»»
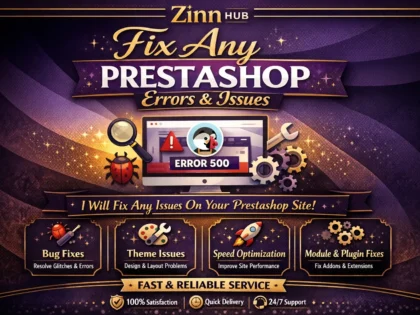 fix any kind of error and issues to the prestashop website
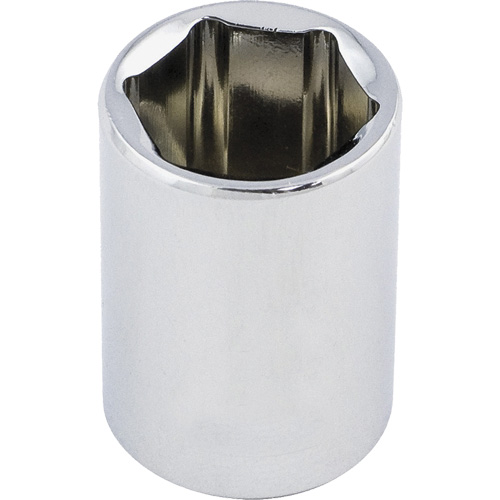 Regular Chrome Socket, 9/16", 3/8" Drive, 6 Points - ITC 025218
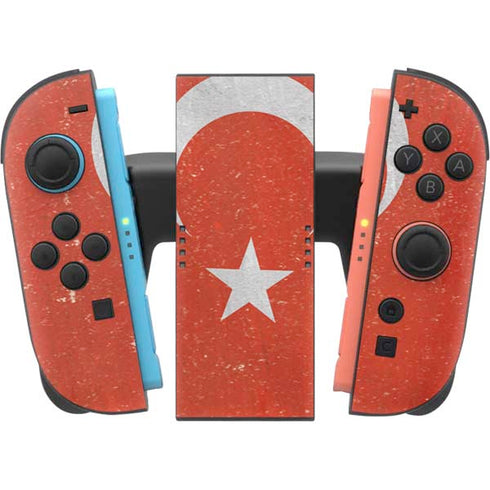 Turkish Flag Distressed Nintendo Switch 2 (2025) Joy-Con Controller Skin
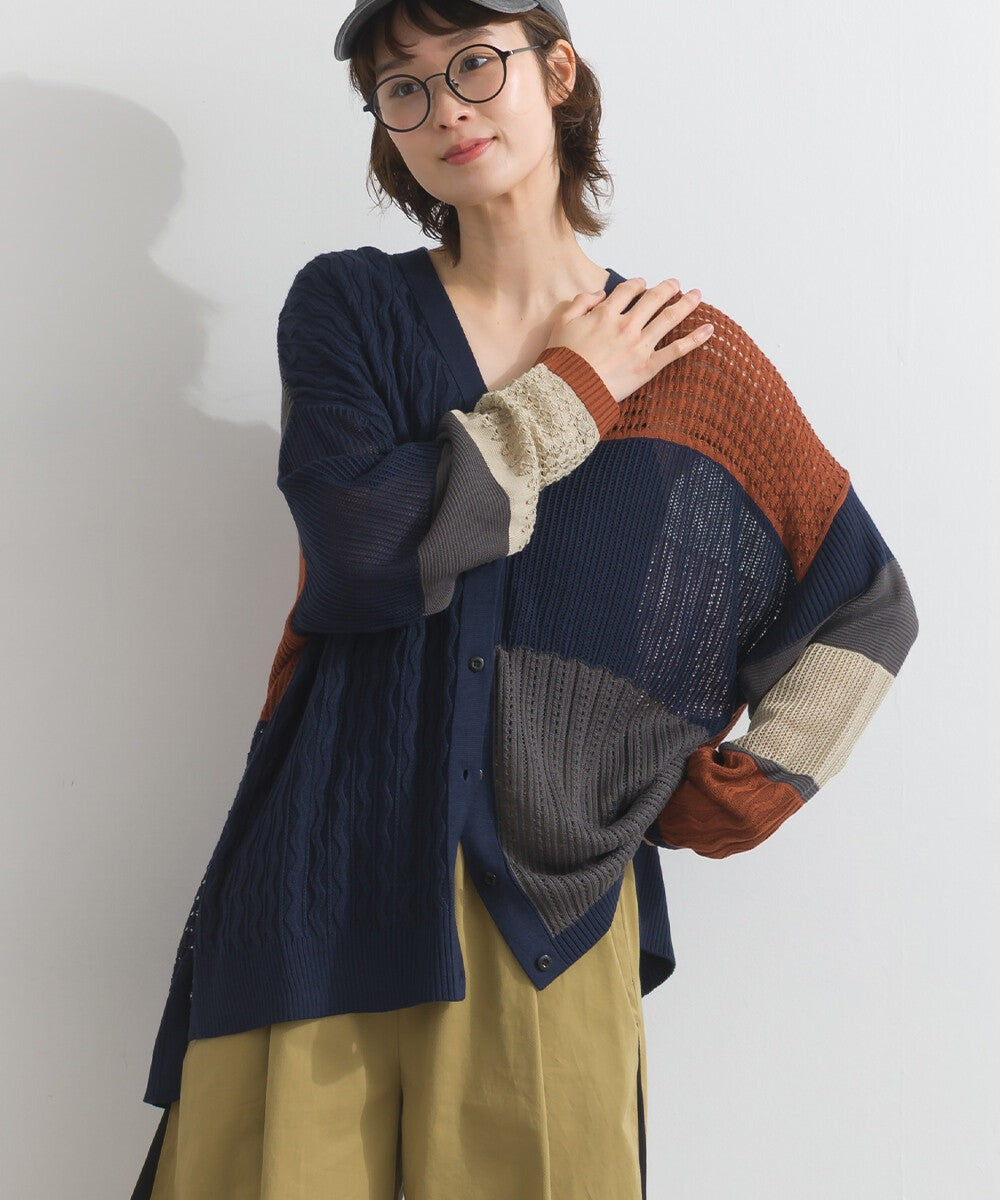 【iriey】編織拼接 寬鬆保暖 山系連帽外套 Japan E-Shop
««
Take the lines from the one that contains "Turkish Flag Distressed" through the last line of the material above and reproduce them exactly, leaving out any pictures.

» Written answer
 Turkish Flag Distressed Nintendo Switch 2 (2025) Joy-Con Controller Skin
 【iriey】編織拼接 寬鬆保暖 山系連帽外套 Japan E-Shop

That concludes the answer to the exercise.